Segment Start: Reading passage

Logical tests

Historical Time Series. Data Quality Issues and Solutions.

Issues.

Incorrect metadata.

Questionable index construction methods.

Unjustified faith in somebody else's analytics.

Errors typical for manual data entry.

Price changes that are not market moves.

Misinterpreting documents describing corporate actions.

Data points unskillfully manufactured by vendors.

Missing dividends.

Solutions and Recommendations.

Have good error-detection and error-correction software.

Protect your data against modification by operators lacking necessary skills.

Pay attention to correlations across asset classes.

Time zones: account for non-contemporaneous quotes.

Beware of potentially material difference between composite and primary exchange quotes.

==========

Incorrect metadata. In the given example, the error is in the creator of the index and the data vendor using different reference tables.

This example of incorrect metadata illustrates the ability of an experienced practitioner to see the root cause of the problem without benefit of seeing the operations of the index administrator and the data vendor.

The screenshot below has Country=Slovakia for the KOSPI tracker index. That designation is apparently incorrect because KOSPI is a Korean index.

The reason for the error: the index administrator tells Bloomberg that the country is South Korea, or "SK". On its side, Bloomberg looks up "SK" in the ISO table of country codes. In that table, the code for Korea is "KO" while "SK" is reserved for Slovakia.

Questionable index construction methods.

Segment End: Reading passage
Segment Start: Given data

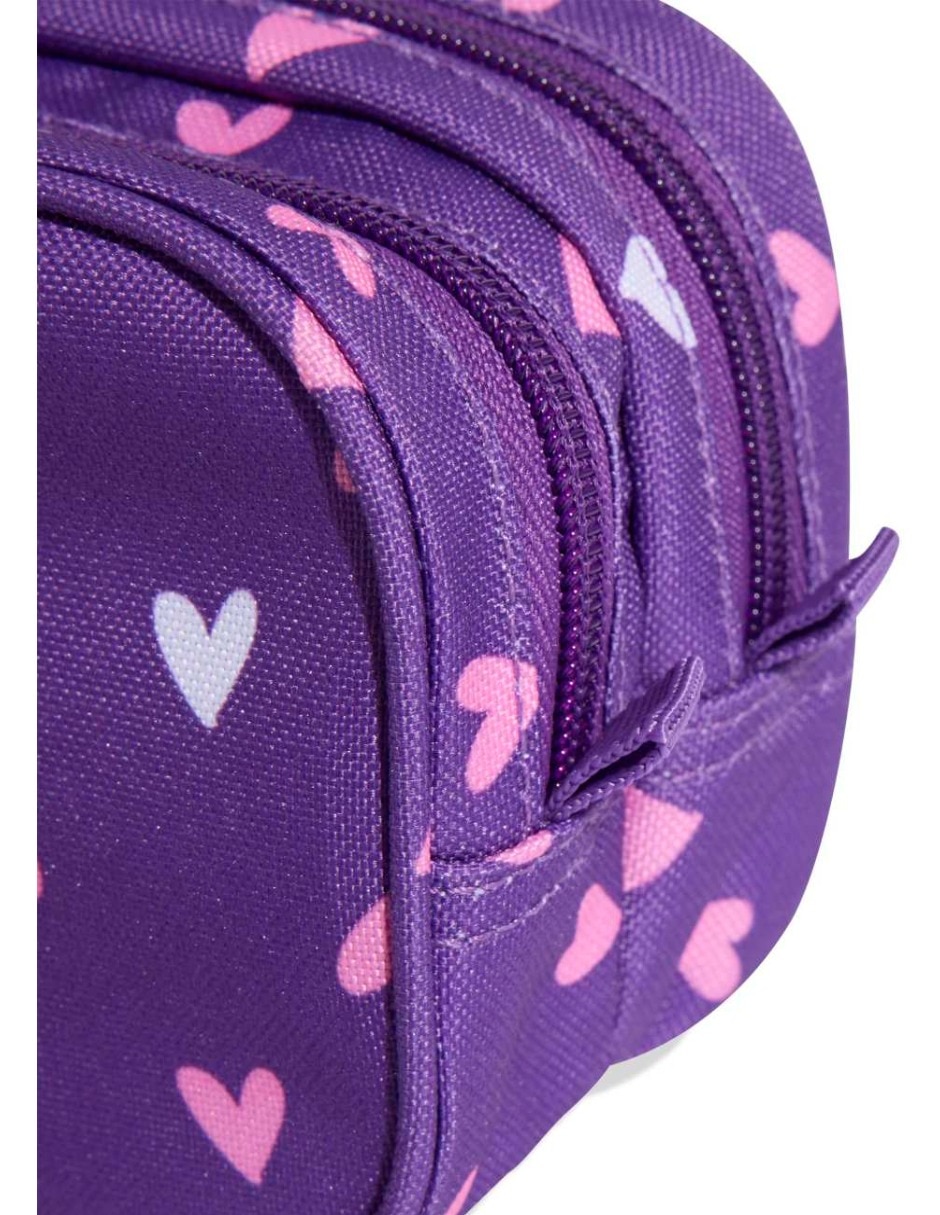 Lapicera Adidas Minnie Mouse unisex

Segment End: Given data

Work item A:
Using the text on time series data quality, decide whether each statement agrees with it: (i) KOSPI is a Korean index; (ii) in the ISO table of country codes, "SK" is the code for Korea; (iii) the text recommends letting any operator modify your data. Answer yes or no for each, quoting the deciding words.
Work item B:
Please repeat a portion of the time series data quality text word for word, beginning at the words "Misinterpreting documents describing" and stopping after "and error-correction software.".
Work item C:
Go on with the text on time series data quality from the point where it stops.
You won't need the data.

Response box A:
(i) Yes: "KOSPI is a Korean index."
(ii) No: "In that table, the code for Korea is "KO" while "SK" is reserved for Slovakia."
(iii) No: "Protect your data against modification by operators lacking necessary skills."

Response box B:
Misinterpreting documents describing corporate actions.

Data points unskillfully manufactured by vendors.

Missing dividends.

Solutions and Recommendations.

Have good error-detection and error-correction software.

Response box C:
At one of the major banks, the JCMDCB Index at one time was the most material time series used in historical simulation. A closer look had revealed that during the credit crisis, the behaviour of the index seems to be unrelated to the market. As further investigation has established, for the entire 2008 calendar year this Global Emerging Markets index was comprised of just two constituents: one Egyptian bond and one Mexican bond.

Sophisticated analytical engine that in fact is a crude manual operation.

Bloomberg Fair Value curves are expensive groups of time series, constructed by proprietary Bloomberg analytics. The details of the construction are undisclosed. Supposedly, the analytical engine performing the construction is a sophisticated software package.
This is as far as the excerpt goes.